What to do
(a) From the passage on isometries, return the stretch from "Combining linear transformations" through "isometry (distance preserving).", copied word for word.
(b) According to the passage on isometries, why is a translation mapping needed to get an isometry that sends the origin to some other point? Answer in one to three sentences.

━━ Source extract

Here's the "math" way of looking at this. In three dimensions there are various "isometries", mappings that preserve distances between points. Some of these are linear transformations, and these can be represented in the usual way as multiplication by an orthogonal matrix, real 3x3 matrix $P$ such that $P^{-1} = P^T$, the inverse is the transpose. If $P$ has determinant 1, then the mapping realized as multiplication by $P$ is a rotation. Otherwise the determinant can be -1, and the mapping is termed a reflection.

Now linear transformations always fix the origin. If you want an isometry that maps the origin to some other point, you need a translation mapping.

Combining linear transformations with translations gives the larger class of mappings we call affine transformations. The theorem here is that every isometry in Euclidean space (of whatever dimension) is an affine transformation, but not every affine transformation is necessarily an isometry (distance preserving).

━━━━
━━ Information shown

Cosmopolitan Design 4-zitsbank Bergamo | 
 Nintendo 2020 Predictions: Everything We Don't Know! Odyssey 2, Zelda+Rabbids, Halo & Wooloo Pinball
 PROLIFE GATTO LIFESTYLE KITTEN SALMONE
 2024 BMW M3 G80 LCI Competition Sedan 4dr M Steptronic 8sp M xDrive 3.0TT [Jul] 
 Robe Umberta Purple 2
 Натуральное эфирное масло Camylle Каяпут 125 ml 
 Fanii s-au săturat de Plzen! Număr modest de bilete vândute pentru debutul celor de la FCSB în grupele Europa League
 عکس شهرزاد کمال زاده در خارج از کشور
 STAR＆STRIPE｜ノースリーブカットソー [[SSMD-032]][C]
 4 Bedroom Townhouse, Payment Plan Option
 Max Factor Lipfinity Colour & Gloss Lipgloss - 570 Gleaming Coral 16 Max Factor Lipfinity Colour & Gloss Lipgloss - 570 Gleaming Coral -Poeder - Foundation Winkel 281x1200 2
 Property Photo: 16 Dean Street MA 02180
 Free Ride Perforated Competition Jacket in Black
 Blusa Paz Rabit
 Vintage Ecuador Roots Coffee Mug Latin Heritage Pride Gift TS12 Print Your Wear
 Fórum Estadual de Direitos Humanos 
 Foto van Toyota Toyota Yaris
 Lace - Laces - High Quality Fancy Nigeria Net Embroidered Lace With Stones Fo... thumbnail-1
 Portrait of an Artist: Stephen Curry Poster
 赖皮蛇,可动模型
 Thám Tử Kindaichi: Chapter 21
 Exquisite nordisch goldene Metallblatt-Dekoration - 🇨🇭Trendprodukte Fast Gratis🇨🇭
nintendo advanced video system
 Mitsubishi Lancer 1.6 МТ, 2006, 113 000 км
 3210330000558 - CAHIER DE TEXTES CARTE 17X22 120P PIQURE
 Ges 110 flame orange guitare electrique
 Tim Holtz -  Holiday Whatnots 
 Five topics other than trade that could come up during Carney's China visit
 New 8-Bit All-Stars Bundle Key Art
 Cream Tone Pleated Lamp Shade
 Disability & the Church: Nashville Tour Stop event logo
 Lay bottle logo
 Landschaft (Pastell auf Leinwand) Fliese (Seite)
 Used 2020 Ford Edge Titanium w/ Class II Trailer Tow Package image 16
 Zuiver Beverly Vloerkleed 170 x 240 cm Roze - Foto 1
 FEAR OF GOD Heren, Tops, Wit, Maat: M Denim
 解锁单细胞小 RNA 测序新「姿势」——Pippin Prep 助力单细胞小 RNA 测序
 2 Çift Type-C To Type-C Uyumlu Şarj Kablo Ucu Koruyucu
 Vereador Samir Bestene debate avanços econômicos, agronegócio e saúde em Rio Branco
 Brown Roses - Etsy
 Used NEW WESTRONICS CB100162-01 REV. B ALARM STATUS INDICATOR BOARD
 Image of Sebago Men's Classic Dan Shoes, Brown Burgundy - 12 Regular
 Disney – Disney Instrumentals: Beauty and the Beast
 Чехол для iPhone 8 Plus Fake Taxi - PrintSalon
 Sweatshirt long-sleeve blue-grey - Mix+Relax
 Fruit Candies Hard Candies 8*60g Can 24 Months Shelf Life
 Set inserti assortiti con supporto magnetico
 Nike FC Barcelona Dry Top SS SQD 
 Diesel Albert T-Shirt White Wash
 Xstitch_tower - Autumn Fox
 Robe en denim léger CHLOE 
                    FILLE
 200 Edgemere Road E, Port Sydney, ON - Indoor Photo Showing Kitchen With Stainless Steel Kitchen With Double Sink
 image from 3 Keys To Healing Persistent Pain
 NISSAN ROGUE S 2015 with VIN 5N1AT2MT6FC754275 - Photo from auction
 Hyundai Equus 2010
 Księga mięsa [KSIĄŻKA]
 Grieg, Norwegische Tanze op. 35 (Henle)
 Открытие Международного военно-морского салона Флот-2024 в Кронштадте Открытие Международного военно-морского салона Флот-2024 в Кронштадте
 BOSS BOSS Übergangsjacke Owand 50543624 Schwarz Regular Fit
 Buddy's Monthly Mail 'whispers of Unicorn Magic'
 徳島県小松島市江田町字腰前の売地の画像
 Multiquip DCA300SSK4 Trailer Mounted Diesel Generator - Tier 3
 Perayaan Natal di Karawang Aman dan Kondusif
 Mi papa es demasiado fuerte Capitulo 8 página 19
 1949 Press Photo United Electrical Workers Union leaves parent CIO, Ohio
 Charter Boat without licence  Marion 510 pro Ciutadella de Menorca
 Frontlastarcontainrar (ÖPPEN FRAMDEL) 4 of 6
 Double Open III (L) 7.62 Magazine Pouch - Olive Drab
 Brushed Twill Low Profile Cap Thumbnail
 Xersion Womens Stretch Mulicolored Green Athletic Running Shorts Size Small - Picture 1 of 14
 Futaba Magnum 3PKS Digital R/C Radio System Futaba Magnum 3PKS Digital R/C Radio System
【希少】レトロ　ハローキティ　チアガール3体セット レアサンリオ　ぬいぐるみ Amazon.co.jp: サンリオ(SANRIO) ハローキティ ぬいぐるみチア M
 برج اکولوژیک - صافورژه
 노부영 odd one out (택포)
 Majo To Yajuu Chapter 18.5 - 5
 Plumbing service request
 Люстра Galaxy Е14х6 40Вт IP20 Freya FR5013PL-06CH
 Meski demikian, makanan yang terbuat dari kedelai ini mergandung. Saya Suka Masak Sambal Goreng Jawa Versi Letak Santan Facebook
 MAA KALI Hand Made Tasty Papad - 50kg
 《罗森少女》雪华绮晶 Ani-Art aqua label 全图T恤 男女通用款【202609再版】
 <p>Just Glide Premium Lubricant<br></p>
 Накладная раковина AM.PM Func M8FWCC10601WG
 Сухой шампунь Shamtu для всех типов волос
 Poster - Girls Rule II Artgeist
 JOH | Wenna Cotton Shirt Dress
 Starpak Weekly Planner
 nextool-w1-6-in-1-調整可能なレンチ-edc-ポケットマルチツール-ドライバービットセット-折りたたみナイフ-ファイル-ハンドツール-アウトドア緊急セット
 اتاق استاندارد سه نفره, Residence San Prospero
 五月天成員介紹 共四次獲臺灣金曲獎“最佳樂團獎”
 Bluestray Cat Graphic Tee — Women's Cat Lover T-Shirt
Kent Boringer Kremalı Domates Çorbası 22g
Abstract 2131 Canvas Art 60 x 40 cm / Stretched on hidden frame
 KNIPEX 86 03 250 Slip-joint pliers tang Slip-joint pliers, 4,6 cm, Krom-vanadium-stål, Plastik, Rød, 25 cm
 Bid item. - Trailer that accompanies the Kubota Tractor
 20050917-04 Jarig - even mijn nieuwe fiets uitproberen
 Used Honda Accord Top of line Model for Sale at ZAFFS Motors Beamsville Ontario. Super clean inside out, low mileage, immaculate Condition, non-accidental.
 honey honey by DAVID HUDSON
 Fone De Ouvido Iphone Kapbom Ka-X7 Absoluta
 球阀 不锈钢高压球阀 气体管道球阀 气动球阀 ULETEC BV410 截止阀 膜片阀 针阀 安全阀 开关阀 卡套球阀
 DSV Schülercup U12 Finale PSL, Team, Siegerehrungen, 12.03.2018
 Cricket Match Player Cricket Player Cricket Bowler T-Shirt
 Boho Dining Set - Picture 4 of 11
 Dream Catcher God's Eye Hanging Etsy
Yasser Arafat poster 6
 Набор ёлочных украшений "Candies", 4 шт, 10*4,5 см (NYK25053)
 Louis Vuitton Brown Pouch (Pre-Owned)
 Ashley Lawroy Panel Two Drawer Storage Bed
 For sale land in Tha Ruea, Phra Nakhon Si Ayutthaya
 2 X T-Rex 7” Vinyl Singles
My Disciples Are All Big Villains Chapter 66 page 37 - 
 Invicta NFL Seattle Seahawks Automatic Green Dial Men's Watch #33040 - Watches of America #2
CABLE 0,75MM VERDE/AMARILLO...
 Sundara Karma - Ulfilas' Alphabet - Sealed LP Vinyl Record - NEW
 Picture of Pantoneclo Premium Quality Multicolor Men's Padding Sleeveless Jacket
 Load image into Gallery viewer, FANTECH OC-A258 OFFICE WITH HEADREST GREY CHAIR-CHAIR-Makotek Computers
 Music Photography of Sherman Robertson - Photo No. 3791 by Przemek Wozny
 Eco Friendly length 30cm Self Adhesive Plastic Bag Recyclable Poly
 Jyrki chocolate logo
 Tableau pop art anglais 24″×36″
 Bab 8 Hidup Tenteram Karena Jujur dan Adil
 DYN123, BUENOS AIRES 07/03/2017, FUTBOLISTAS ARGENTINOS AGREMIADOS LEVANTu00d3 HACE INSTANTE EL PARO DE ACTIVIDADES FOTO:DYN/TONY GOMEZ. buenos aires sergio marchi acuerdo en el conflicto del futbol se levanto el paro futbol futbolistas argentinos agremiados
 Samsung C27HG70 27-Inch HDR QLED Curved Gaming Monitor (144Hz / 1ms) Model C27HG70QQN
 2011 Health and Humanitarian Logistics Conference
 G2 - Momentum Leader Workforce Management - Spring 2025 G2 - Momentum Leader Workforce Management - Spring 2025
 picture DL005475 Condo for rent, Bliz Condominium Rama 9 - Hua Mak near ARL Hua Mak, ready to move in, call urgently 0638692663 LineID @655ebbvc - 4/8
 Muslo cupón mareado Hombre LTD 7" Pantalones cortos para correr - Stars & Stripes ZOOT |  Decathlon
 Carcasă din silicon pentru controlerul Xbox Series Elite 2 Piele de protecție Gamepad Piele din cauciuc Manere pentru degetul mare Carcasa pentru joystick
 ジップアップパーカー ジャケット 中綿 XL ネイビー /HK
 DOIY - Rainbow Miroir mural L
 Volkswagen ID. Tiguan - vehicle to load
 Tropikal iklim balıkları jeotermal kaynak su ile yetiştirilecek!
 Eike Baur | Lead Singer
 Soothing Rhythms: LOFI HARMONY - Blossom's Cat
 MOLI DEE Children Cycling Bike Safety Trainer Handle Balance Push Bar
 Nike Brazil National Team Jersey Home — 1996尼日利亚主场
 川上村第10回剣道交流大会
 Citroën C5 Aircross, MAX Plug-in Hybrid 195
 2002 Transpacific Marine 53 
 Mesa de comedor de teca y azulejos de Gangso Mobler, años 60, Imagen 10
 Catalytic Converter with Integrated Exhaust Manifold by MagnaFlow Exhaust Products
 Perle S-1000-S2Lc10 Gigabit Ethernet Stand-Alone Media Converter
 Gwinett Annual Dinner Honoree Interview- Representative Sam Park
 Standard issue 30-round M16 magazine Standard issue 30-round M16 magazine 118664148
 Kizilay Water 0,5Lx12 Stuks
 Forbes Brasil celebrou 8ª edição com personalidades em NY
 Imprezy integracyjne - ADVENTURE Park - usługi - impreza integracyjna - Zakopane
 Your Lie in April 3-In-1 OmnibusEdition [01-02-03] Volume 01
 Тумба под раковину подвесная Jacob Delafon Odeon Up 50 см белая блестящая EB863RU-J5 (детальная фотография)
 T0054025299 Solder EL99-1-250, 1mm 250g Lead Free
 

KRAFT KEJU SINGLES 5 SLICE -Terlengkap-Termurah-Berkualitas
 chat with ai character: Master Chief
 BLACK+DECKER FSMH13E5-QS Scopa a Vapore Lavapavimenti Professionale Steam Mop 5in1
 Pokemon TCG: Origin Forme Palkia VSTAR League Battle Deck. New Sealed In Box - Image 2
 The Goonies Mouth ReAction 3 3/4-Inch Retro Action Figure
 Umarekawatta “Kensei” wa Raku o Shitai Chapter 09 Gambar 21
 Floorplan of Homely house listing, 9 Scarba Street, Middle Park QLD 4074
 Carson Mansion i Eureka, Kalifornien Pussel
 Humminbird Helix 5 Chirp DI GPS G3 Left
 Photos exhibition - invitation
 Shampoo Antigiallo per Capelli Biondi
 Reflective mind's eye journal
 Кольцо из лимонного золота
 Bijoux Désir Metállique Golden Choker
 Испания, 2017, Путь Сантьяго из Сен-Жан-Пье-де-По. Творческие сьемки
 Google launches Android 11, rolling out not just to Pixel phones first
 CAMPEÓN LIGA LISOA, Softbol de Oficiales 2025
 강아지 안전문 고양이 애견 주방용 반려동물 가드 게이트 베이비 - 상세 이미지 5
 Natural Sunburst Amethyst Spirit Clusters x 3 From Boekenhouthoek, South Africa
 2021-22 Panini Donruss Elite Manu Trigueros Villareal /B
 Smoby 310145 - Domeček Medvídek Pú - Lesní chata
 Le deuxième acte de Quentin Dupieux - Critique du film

━━━━

Per-task outputs
(a)
Combining linear transformations with translations gives the larger class of mappings we call affine transformations. The theorem here is that every isometry in Euclidean space (of whatever dimension) is an affine transformation, but not every affine transformation is necessarily an isometry (distance preserving).

(b) Linear transformations always fix the origin, so none of them can move the origin to a different point. An isometry that does this therefore requires a translation mapping.